El cine, dicen los expertos, posee propiedades terapéuticas. Contra cualquier enfermedad, la píldora de una película, sabiamente recomendada, puede curarnos el mal, o, cuanto menos, aliviarlo. Nancy Peske y Beberly West escribieron un libro sobre el asunto que, aunque excesivamente elemental, puede servir de "vademécum" para casos urgentes y a falta de un facultativo en casa: Cineterapia avanzada (Ediciones Vergara)

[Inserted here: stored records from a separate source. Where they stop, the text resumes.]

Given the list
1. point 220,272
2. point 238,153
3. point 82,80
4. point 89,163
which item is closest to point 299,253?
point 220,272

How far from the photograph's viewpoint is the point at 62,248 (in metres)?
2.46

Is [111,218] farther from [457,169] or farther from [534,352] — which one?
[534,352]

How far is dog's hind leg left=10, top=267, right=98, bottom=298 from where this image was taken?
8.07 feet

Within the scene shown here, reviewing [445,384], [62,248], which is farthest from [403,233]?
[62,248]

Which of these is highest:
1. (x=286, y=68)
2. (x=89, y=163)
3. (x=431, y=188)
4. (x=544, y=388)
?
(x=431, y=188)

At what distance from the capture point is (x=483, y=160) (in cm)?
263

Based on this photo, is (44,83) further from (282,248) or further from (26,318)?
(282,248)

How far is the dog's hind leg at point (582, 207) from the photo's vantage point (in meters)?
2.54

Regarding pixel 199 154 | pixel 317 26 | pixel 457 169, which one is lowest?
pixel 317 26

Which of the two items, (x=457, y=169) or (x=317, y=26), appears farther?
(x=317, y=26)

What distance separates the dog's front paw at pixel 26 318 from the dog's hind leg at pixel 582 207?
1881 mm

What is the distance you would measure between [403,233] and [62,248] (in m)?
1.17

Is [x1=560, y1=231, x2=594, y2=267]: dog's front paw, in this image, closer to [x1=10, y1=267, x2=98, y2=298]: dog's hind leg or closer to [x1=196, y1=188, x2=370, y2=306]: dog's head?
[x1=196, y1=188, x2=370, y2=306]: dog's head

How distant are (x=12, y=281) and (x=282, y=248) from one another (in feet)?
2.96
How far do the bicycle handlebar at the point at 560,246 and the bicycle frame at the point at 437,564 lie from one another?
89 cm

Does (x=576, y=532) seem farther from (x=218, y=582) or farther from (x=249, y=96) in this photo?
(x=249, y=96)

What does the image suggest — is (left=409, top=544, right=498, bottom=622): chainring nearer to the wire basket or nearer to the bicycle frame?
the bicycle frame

No es un invento nuevo. Hollywood siempre supo de las propiedades curativas que poseían sus películas. Durante la Gran Depresión que siguió al "crack del 29", o sea, a lo largo de la década de 1930 y años sucesivos, los grandes estudios no se limitaron a dejar constancia de los efectos de la catástrofe económica, que, fotografiada en blanco y negro, parecía todavía más terrible, sino que trataron de buscar soluciones al asunto. John Ford nos dejó un clásico sobre la época inspirándose en John Steinbeck: Las uvas de la ira (1940). En su descripción de la miseria de los trabajadores, expulsados de sus propiedades y puestos de trabajo, con la casa a cuestas a bordo de destartaladas camionetas, propuso la solución de la toma de conciencia política y social para salir del atolladero. King Vidor en El pan nuestro de cada día (1934) para escapar de las garras del capitalismo, se aferró al recurso del socialismo utópico, apostando por el regreso a las comunas y falansterios. Preston Sturges en Los viajes de Sullivan (1941), tras echar una ojeada a la miseria que, a todos los niveles, se adueñaba del país, descubrió que el cine de "humor", que provocaba la carcajada en los centros de acogida y locales de beneficencia, era un rápido emplaste para olvidar las desgracias. Y Frank Capra, pidió fe al noble pueblo americano. En su película ¡Que bello es vivir! (1946) recurrió a la llegada de un ángel para salvar del desastre a la pequeña compañía de empréstitos que dirigía un atribulado James Stewart.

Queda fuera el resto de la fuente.